TASK DETAILS ▸ Copy the records word for word, starting with the line that contains "How great a" and continuing through the final line of the records, and leave out the pictures.

------------

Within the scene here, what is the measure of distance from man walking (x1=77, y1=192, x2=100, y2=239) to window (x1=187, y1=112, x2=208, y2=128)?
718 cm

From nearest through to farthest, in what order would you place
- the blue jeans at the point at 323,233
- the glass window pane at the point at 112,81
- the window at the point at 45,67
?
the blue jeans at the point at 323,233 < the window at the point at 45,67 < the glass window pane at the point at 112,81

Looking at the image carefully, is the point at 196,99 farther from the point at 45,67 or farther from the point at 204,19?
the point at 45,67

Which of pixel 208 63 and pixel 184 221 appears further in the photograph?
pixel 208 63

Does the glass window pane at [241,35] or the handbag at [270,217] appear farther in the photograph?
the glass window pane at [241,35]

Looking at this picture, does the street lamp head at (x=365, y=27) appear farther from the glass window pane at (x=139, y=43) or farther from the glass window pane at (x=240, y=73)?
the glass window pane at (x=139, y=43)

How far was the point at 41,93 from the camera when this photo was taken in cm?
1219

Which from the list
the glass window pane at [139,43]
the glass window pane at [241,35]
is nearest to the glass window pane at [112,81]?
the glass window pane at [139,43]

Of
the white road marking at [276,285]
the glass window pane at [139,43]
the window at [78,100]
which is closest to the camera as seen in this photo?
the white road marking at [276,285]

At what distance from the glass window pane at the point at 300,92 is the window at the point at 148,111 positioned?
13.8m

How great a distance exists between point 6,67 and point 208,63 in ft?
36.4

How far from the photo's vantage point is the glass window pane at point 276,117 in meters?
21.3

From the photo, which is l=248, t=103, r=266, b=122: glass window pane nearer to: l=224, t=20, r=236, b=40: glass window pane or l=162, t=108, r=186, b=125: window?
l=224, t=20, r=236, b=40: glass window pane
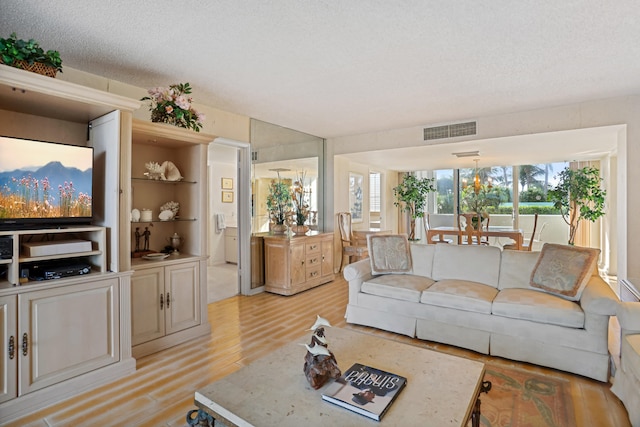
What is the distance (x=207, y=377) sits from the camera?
7.89ft

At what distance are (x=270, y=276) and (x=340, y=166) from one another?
2595mm


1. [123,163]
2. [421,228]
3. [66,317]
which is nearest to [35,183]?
[123,163]

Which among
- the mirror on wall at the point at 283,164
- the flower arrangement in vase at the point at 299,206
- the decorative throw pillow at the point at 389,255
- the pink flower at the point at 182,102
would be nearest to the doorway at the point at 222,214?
the mirror on wall at the point at 283,164

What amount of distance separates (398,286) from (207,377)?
6.10ft

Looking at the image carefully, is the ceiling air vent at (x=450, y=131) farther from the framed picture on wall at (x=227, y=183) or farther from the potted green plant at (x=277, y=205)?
the framed picture on wall at (x=227, y=183)

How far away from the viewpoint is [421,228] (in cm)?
960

------------

WRITTEN ANSWER ▸
How great a distance exists between point 6,67 and point 208,63 in ft?
36.4

How far from the photo's vantage point is the glass window pane at point 276,117 in meters?
21.3

From the photo, which is l=248, t=103, r=266, b=122: glass window pane nearer to: l=224, t=20, r=236, b=40: glass window pane or l=162, t=108, r=186, b=125: window?
l=224, t=20, r=236, b=40: glass window pane
What is the distance (x=207, y=377) sits from the camera?
7.89ft

At what distance are (x=270, y=276) and (x=340, y=166) from one another?
2595mm


1. [123,163]
2. [421,228]
3. [66,317]
which is nearest to [35,183]?
[123,163]

Which among
- the mirror on wall at the point at 283,164
- the flower arrangement in vase at the point at 299,206
- the decorative throw pillow at the point at 389,255
- the pink flower at the point at 182,102
would be nearest to the doorway at the point at 222,214?
the mirror on wall at the point at 283,164

What amount of distance separates (398,286) from (207,377)?
6.10ft

Looking at the image carefully, is the ceiling air vent at (x=450, y=131) farther from the framed picture on wall at (x=227, y=183) or farther from the potted green plant at (x=277, y=205)?
the framed picture on wall at (x=227, y=183)

How far away from the viewpoint is [421,228] (in cm)?
960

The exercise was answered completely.